El sistema de precios dejará de ser estático para responder a la realidad del mercado. De hecho, el proyecto contempla actualizaciones semanales basadas en un promedio de los precios diarios internacionales. Asimismo, la medida pretende reducir las presiones fiscales que hoy pesan sobre el Estado.
Límites técnicos y eficiencia fiscal
El nuevo esquema tarifario se desarrolla bajo los lineamientos del Decreto 1428 de 2025. En primer lugar, el proyecto fija límites claros para proteger el equilibrio del mercado: el ingreso al productor no podrá ser inferior al precio de paridad internacional ni superior al precio de paridad de importación. Por su parte, esta estructura busca optimizar el uso de los recursos del Fondo de Estabilización de Precios de los Combustibles (FEPC).

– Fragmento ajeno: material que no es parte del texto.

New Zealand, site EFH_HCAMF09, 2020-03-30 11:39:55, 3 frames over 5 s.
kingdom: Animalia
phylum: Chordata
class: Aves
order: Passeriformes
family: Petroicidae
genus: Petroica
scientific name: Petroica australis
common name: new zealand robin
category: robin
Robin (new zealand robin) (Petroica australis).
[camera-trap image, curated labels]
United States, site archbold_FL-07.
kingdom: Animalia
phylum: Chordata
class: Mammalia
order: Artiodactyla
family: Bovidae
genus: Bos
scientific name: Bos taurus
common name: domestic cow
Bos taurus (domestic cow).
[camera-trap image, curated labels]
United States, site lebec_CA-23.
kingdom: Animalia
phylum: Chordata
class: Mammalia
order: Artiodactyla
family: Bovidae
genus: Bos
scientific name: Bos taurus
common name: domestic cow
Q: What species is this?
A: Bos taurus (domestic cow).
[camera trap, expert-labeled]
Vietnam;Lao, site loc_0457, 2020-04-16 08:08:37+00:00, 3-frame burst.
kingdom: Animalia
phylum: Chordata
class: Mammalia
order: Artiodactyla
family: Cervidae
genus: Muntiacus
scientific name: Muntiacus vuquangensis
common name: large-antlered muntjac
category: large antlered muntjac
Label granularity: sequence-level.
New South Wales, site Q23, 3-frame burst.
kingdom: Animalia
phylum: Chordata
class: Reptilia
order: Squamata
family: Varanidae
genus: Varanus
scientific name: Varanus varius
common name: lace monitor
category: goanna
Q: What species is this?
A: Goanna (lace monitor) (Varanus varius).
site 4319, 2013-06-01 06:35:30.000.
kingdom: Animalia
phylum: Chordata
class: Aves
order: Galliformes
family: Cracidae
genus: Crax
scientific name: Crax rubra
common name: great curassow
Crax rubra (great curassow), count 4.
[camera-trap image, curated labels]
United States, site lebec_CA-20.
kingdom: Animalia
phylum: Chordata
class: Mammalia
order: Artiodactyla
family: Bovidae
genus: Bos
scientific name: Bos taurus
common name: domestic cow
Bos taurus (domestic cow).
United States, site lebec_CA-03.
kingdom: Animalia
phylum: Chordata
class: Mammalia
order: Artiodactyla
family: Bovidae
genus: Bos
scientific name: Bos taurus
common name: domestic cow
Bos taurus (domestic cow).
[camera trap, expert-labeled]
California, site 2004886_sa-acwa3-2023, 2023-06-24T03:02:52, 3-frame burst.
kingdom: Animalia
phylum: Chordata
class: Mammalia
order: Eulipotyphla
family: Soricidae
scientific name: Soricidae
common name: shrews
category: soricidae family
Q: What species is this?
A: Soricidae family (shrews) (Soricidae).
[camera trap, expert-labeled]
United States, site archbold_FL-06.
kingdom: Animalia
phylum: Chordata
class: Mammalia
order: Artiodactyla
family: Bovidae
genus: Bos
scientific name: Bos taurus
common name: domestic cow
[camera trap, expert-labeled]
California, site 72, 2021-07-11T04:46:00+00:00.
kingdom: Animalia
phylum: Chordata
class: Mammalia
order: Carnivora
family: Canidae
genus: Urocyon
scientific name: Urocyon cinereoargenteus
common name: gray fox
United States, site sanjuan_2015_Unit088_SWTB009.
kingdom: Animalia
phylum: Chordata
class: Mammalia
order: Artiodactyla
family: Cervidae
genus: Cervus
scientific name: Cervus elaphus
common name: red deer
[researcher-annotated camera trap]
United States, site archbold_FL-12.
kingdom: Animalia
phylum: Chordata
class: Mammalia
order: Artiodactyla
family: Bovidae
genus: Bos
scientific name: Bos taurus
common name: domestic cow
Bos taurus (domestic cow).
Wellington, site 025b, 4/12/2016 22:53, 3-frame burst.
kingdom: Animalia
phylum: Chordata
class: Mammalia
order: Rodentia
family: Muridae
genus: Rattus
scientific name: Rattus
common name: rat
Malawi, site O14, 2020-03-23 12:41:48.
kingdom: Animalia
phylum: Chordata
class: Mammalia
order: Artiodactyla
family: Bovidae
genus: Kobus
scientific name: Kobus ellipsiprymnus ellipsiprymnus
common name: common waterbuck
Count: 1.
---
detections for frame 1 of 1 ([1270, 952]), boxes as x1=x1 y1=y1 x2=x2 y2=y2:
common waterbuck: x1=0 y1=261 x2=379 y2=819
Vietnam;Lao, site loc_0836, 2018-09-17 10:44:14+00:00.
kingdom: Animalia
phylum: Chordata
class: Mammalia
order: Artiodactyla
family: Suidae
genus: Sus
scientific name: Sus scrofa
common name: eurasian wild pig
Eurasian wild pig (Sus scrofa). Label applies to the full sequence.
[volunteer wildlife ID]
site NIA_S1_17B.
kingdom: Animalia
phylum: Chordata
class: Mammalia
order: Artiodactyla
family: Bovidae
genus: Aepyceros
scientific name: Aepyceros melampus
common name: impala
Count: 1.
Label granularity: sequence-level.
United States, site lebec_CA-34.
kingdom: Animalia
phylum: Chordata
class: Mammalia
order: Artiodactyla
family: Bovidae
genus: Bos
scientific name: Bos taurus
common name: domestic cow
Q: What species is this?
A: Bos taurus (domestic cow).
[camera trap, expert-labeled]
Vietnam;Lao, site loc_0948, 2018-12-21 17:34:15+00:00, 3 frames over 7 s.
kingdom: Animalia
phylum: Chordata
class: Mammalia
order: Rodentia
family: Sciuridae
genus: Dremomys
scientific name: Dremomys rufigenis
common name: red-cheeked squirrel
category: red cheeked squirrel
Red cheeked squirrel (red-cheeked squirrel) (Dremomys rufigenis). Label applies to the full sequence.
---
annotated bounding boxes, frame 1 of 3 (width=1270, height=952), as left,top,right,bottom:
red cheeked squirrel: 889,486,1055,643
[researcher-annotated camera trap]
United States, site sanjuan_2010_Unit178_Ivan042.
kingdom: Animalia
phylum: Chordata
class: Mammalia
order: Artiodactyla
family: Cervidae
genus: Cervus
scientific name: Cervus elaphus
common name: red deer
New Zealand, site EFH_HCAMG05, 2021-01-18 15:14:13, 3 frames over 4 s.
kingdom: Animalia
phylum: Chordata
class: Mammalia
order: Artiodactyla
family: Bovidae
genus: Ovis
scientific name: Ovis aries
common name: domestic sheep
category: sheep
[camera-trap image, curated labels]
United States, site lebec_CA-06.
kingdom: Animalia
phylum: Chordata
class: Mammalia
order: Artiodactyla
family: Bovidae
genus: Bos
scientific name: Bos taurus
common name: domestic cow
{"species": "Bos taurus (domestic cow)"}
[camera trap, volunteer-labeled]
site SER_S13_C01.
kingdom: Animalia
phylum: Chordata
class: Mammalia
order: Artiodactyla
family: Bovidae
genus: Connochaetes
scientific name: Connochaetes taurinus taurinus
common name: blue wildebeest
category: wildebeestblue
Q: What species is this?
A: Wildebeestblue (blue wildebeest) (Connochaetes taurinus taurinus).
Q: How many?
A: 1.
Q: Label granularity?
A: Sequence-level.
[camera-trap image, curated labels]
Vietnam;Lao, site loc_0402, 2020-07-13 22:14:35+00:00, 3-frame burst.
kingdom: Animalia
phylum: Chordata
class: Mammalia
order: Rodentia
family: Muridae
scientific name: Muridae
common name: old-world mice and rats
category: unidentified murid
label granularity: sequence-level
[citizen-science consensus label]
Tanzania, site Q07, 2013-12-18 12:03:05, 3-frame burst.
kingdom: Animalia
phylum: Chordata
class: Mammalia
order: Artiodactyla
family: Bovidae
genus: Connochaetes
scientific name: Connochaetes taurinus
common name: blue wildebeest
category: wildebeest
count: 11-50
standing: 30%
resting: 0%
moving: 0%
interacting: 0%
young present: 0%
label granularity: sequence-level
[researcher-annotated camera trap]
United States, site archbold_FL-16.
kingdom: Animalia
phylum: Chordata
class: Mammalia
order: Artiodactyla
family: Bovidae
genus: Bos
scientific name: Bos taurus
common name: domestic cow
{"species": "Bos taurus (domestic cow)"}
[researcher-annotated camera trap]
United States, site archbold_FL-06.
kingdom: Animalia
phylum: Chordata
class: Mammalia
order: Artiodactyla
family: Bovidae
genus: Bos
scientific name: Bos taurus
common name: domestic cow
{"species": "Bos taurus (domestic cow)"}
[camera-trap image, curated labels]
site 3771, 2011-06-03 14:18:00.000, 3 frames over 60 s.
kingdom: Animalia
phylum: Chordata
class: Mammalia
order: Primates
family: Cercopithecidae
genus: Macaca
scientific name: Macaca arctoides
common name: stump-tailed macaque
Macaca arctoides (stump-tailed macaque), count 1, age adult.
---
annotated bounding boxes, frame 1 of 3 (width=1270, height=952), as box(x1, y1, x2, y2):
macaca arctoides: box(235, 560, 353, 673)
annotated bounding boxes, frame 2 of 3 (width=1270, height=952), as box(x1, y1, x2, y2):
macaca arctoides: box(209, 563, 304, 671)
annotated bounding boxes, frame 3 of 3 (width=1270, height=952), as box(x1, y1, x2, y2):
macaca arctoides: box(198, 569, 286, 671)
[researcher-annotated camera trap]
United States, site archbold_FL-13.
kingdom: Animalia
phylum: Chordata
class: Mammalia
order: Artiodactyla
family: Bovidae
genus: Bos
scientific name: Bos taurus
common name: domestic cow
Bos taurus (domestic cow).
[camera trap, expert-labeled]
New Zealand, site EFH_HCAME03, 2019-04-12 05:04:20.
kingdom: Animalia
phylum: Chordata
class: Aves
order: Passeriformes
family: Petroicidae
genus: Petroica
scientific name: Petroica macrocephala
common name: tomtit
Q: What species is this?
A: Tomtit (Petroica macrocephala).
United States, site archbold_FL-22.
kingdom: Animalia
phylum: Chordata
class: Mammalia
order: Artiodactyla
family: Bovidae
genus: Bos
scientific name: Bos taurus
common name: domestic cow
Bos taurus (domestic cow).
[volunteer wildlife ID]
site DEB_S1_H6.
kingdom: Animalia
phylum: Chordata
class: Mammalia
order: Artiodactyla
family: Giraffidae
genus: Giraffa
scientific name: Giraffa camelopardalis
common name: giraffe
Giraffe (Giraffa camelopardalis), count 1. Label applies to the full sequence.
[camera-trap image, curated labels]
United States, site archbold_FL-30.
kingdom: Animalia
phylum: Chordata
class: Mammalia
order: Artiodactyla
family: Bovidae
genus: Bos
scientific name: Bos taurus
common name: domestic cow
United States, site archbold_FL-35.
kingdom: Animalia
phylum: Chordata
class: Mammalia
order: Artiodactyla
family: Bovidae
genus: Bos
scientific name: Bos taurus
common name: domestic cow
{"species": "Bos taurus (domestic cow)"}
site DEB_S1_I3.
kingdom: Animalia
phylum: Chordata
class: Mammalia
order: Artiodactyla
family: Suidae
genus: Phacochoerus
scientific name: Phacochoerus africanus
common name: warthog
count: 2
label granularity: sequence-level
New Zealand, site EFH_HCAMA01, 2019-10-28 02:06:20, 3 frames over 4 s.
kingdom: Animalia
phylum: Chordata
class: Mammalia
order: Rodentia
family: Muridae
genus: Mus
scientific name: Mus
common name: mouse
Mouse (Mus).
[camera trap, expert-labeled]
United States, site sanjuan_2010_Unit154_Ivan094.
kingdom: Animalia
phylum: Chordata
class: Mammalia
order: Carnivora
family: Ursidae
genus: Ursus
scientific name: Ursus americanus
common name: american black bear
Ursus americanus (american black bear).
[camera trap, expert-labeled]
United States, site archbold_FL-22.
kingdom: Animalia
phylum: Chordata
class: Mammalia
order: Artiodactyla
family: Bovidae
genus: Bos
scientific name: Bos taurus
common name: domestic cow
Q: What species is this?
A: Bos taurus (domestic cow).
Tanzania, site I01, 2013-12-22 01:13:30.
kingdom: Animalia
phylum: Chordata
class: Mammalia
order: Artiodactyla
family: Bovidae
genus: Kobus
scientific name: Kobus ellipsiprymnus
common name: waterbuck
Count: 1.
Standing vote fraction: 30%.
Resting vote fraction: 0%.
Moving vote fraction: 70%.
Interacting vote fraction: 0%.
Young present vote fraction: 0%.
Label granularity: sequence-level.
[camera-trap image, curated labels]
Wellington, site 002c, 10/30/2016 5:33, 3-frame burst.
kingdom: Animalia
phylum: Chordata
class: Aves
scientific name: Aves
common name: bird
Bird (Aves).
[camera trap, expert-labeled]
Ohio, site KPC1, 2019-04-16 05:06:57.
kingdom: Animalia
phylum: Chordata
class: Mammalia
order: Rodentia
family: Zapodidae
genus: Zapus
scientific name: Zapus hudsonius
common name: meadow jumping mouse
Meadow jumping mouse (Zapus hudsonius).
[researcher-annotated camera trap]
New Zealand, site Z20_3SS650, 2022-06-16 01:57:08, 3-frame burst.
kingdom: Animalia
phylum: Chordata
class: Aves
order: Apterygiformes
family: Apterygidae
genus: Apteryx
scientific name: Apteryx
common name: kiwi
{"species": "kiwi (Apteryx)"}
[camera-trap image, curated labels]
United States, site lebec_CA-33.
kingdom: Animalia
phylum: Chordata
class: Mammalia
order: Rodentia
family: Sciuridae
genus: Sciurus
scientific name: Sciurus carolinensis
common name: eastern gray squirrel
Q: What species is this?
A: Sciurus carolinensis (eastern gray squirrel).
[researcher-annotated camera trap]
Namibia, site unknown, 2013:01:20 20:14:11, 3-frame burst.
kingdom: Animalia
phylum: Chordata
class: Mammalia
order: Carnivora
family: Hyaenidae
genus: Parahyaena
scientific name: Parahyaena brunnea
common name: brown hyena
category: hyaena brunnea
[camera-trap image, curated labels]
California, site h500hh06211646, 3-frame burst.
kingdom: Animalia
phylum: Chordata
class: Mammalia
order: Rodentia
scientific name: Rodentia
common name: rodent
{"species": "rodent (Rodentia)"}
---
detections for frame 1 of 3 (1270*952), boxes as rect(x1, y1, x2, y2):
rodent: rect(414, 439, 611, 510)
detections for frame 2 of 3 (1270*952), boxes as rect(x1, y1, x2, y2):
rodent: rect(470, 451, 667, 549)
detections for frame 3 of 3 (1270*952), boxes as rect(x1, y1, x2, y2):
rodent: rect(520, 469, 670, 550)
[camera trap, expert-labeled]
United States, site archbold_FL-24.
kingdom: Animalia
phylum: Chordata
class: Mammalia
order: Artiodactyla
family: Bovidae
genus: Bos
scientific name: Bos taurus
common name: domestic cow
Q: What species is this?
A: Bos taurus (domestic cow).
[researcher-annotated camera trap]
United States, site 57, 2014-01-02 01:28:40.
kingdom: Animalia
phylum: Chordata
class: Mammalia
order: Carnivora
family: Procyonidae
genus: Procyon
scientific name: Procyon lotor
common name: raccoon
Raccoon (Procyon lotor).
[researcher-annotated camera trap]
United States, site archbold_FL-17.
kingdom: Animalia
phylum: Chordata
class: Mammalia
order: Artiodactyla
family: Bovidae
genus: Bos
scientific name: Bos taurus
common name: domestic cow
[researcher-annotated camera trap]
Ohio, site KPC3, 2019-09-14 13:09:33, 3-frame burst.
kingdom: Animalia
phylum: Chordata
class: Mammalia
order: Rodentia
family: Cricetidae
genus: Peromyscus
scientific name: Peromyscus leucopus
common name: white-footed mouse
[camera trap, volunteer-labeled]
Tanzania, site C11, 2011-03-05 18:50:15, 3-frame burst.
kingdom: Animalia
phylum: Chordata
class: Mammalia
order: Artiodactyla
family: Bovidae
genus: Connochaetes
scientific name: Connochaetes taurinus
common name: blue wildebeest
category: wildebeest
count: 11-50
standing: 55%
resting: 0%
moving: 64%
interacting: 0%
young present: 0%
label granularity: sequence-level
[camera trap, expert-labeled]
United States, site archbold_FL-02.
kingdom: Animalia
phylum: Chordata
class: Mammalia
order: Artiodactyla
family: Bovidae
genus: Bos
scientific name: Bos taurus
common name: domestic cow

Al respecto, el ministro de Minas y Energía, Edwin Palma, señaló que el país necesita reglas claras para avanzar en la sostenibilidad fiscal con responsabilidad social. Por lo tanto, la iniciativa permitirá que los beneficios de estabilización se apliquen de forma más justa y focalizada. En definitiva, se trata de un paso firme para ordenar el sistema de precios y fortalecer el control sobre los subsidios estatales.
Transparencia y control en la cadena de suministro
La propuesta gubernamental no solo se limita al cálculo matemático, sino que incluye estrictos mecanismos de vigilancia. En particular, el proyecto contempla nuevas obligaciones de publicación y divulgación de precios para todos los agentes de la cadena de distribución. Esto significa que habrá una mayor trazabilidad para evitar desviaciones o abusos en la aplicación del nuevo esquema.
Además, el Gobierno ha invitado a la ciudadanía y a los actores del sector a participar en el proceso de consulta pública con sus comentarios. Por consiguiente, se espera que la versión final de la resolución recoja las inquietudes técnicas de los interesados antes de su implementación definitiva. En la misma línea, esta política energética busca ser más técnica y menos dependiente de decisiones coyunturales, asegurando un horizonte de estabilidad para las finanzas públicas.